OrderedDict([('fc.weight', tensor([[-0.0236, -0.2250],
[-0.1525, -0.1517]])), ('fc.bias', tensor([-0.0581, -0.2123]))])
OrderedDict([('fc.weight', tensor([[-0.0118, -0.1125],
[-0.0763, -0.0758]])), ('fc.bias', tensor([-0.0291, -0.1062]))])

OrderedDict([('fc.weight', tensor([[-0.0118, -0.1125],
[-0.0763, -0.0758]])), ('fc.bias', tensor([-0.0291, -0.1062]))])
OrderedDict([('fc.weight', tensor([[-0.0118, -0.1125],
[-0.0763, -0.0758]])), ('fc.bias', tensor([-0.0291, -0.1062]))])


or as follow with a = copy.deepcopy(a) commented out:

OrderedDict([('fc.weight', tensor([[ 0.1331,  0.0882],
[ 0.2721, -0.1324]])), ('fc.bias', tensor([-0.5216,  0.4661]))])
OrderedDict([('fc.weight', tensor([[ 0.1331,  0.0882],
[ 0.2721, -0.1324]])), ('fc.bias', tensor([-0.5216,  0.4661]))])

state_dict() is shallow copy:
OrderedDict([('fc.weight', tensor([[ 0.0665,  0.0441],
[ 0.1360, -0.0662]])), ('fc.bias', tensor([-0.2608,  0.2330]))])
OrderedDict([('fc.weight', tensor([[ 0.0665,  0.0441],
[ 0.1360, -0.0662]])), ('fc.bias', tensor([-0.2608,  0.2330]))])

OrderedDict([('fc.weight', tensor([[ 0.0333,  0.0220],
[ 0.0680, -0.0331]])), ('fc.bias', tensor([-0.1304,  0.1165]))])
OrderedDict([('fc.weight', tensor([[ 0.0333,  0.0220],
[ 0.0680, -0.0331]])), ('fc.bias', tensor([-0.1304,  0.1165]))])

OrderedDict([('fc.weight', tensor([[ 0.0166,  0.0110],
[ 0.0340, -0.0165]])), ('fc.bias', tensor([-0.0652,  0.0583]))])
OrderedDict([('fc.weight', tensor([[ 0.0166,  0.0110],
[ 0.0340, -0.0165]])), ('fc.bias', tensor([-0.0652,  0.0583]))])


What makes the difference?

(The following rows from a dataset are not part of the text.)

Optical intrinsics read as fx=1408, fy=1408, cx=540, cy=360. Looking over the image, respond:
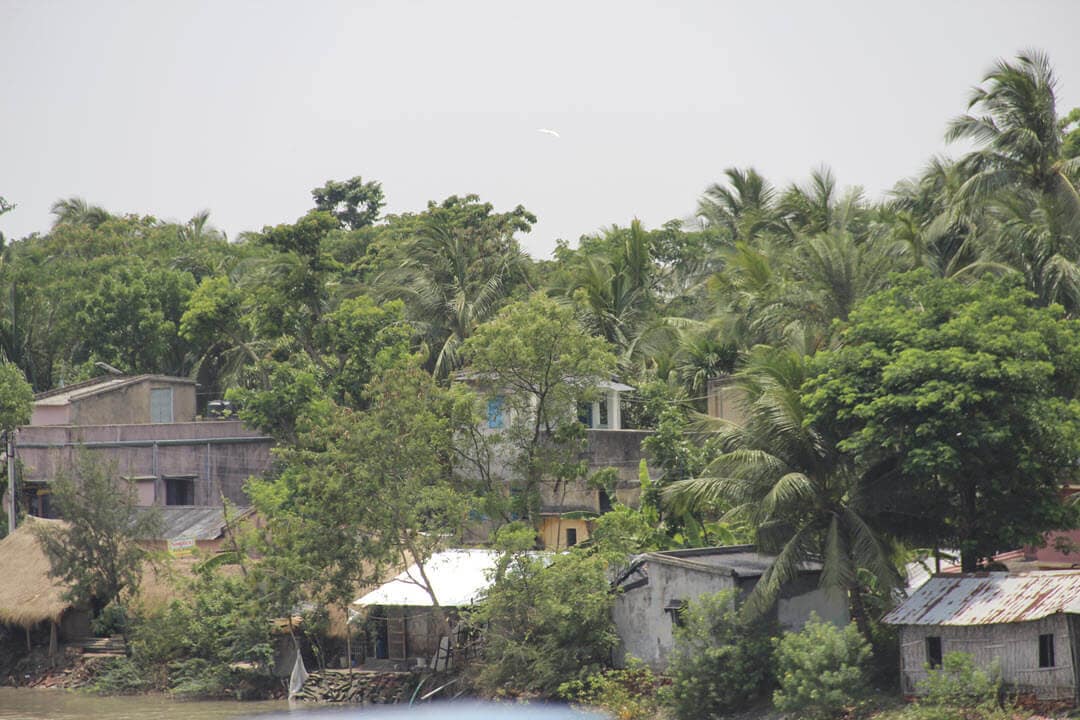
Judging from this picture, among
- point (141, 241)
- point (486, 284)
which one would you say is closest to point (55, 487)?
point (486, 284)

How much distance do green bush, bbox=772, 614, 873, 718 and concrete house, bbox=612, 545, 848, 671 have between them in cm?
129

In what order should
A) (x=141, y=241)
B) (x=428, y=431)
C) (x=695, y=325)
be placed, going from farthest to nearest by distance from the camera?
(x=141, y=241) < (x=695, y=325) < (x=428, y=431)

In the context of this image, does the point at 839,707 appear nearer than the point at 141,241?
Yes

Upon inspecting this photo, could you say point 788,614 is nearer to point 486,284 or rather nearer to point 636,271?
point 636,271

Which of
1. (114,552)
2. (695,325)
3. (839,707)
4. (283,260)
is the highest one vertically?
(283,260)

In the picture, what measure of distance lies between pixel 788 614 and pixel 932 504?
2899 millimetres

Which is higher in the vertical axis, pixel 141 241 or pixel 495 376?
pixel 141 241

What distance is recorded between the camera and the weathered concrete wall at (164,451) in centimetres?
3719

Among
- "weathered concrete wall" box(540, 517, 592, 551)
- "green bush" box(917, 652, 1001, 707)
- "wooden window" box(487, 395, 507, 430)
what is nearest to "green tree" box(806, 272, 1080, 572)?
"green bush" box(917, 652, 1001, 707)

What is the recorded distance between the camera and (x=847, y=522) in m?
21.4

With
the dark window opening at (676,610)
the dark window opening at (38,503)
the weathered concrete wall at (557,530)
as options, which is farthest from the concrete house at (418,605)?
the dark window opening at (38,503)

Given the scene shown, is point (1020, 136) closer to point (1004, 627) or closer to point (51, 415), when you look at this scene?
point (1004, 627)

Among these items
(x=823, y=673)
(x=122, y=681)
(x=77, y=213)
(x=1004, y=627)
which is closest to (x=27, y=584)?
(x=122, y=681)

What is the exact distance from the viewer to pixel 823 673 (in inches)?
782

The implementation of load_state_dict() can be roughly understood as copy each corresponding tensor:

param_x.copy_(tensor_x)


which is different from the ordinary shallow copy

param_x = tensor_x


that leads to id(param_x) == id(tensor_x); and is also different from the so-called deep copy

param_x = copy.deepcopy(tensor_x)


for general Python object, e.g., list. Specifically, deep copy (a list) means allocating another memory space to hold the same values as the right-value (i.e., the source list). In contrast, Tensor object has an attribute that records the memory address of stored values, and copy_() just passes the addresses of left-value and right-value to CUDA API to copy the stored values. Thus, without the command a = copy.deepcopy(a), the tensors in a have the same addresses as the parameters in m, since a is acquired by state_dict(). By _copy(), parameters of m and tensors in a point to the same memory space, making any changes in a’s entries observable from m’s entries.